Une très bonne émission historique
Le 1er février 1979, il y a trente ans, l’ayatollah Ruhollah Khomeini arrivait à Téhéran et instaurait la théocratie iranienne. Dans l’avion qui quittait Roissy, les conseillers du guide islamique avaient astucieusement invité de très nombreux journalistes pour éviter tout attentat. Dans sa cabine, on peut voir Khomeini souriant une derrière fois, ce qui étonne tant son regard baissé, caché par d’épais sourcils, empêche de voir ses pensées.
Pour ceux qui ont vécu les événements par médias interposés, il était à la fois intéressant de se remémorer les faits et émouvant de retrouver quelques souvenirs vus ou entendus à l’époque.
La grande qualité de ce documentaire réalisé par Delphine Jaudeau en 2008, c’est de ne pas avoir fait du sensationnel comme le style à la mode depuis plusieurs années, avec un ton inutilement dramatique et des séquences de fiction pitoyables, mais justement de limiter au maximum la voie off et donner avant tout présence aux nombreux témoins.
De riches témoignages
Et c’est à ce sujet que le téléspectateur est surpris : la réalisatrice a réussi à retrouver tous les protagonistes du drame qui s’opère de 1978 à 1981 en Iran, en France et aux États-Unis. Des témoignages actuels ou déjà anciens (pour ceux qui sont décédés), avec des images d’archives qui montrent la fuite du temps sur les visages.
Parmi les témoins américains, on retrouve Jimmy Carter, le Président américain, son conseiller principal, Zbigniew Brzezinski, son Secrétaire d’État Cyrus Vance et son adjoint, Warren Christopher, qui sera le Secrétaire d’État de Bill Clinton (on se dit que Jimmy Carter était bien entouré), des diplomates retenus en otages à Téhéran, et aussi Walter Mondale, le Vice-Président de Jimmy Carter, dont les traits vieillis restent surprenants (depuis sa candidature malheureuse de 1984, Walter Mondale n’a plus eu beaucoup d’activités publiques).
Côté iranien, non seulement il y a Chapour Bakhtiar (Premier Ministre nommé par le Shah in extremis avant de quitter l’Iran, assassiné le 7 août 1991 en France), Abolhassan Bani Sadr (le premier Président iranien depuis le retour de Khomeini), mais aussi le chef du commando étudiant qui a pris en otage le personnel de l’ambassade américaine et des conseillers de Khomeini, la femme du Shah également.
Valéry Giscard d’Estaing intervient aussi dans le documentaire ainsi que des émissaires français de l’époque.
Un déroulement historique bien articulé
Le documentaire montre la pression de la rue face à des dirigeants distants et sans écoute : la classe moyenne iranienne proteste contre le pouvoir oligarchique du Shah d’Iran qui se heurte à l’islam en modernisant le pays et en lui imposant les valeurs occidentales.

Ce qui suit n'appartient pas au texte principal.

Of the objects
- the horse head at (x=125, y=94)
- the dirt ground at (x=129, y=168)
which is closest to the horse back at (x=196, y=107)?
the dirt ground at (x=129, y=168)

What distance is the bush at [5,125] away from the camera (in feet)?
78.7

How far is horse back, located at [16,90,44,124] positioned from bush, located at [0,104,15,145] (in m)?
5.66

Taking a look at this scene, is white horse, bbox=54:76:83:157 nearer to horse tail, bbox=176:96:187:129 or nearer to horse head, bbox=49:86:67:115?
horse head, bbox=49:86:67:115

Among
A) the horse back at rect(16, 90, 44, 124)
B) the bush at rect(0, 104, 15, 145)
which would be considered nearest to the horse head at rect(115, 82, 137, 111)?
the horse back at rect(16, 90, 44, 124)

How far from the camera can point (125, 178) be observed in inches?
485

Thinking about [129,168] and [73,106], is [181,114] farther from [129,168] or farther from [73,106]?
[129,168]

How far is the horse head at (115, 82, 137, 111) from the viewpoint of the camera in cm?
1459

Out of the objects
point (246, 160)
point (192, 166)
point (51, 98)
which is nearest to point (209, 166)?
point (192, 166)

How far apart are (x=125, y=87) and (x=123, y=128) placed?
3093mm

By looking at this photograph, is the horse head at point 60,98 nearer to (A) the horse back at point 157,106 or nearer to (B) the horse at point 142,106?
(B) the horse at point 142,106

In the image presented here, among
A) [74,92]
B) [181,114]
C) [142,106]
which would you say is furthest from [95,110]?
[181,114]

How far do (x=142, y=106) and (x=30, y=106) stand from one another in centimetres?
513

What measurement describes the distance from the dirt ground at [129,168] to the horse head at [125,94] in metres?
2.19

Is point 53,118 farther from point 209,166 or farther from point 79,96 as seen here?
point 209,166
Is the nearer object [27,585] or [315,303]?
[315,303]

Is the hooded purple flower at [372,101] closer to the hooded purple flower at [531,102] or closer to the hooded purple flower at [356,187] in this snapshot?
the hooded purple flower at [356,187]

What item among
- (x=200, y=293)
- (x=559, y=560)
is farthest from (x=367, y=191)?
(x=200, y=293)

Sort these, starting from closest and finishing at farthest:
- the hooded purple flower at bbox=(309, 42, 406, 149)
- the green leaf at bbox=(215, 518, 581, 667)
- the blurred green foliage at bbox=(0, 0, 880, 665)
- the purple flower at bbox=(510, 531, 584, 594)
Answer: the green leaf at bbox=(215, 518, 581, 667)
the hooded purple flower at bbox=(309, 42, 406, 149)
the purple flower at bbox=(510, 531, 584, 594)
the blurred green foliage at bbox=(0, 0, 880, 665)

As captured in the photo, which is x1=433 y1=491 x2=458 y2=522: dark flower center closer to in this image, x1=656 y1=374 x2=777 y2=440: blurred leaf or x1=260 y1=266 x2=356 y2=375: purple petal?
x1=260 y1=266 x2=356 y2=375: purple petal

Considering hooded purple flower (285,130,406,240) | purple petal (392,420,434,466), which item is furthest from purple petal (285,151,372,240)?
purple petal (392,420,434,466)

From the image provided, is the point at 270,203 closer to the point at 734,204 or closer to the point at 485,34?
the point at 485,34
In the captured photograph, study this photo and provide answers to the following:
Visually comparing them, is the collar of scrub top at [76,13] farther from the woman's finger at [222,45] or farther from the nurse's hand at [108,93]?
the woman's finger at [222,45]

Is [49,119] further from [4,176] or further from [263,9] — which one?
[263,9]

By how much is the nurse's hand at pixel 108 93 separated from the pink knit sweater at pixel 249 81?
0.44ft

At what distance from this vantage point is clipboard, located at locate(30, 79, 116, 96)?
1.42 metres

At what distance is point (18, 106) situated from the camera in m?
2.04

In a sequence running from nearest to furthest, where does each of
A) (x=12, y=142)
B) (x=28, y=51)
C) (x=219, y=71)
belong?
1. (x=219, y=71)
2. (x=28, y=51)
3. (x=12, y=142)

Le Shah est soutenu fermement par les Américains pour qui son pouvoir est un gage de stabilité dans la région.
Khomeini, comme le Shah quelques années après, ne cesse de changer de terre d’asile et ses conseillers ont l’idée de le conduire en France dont les lois sont plus simples (pas besoin de visa). En France, Khomeini fait beaucoup de propagande, ce qui gêne évidemment le gouvernement français qui soutient le Shah.
Il est assez surprenant de voir à quel point le Shah obéit aux consignes des Américains, à tel point qu’il ne savait plus comment réagir face à la foule des contestataires : par la force ou par la discussion. Les Américains veulent d’abord un rétablissement ferme pour montrer que le Shah est aux commandes, puis lâcher du leste sur les revendications des opposants.
Finalement, sur le conseil de Bakhtiar, le Shah quitte l’Iran le 16 janvier 1979 (officiellement, pour se reposer). Khomeini y arrive quelques jours après, tellement secoué dans sa voiture par ses partisans qu’il doit la quitter et prendre un hélicoptère.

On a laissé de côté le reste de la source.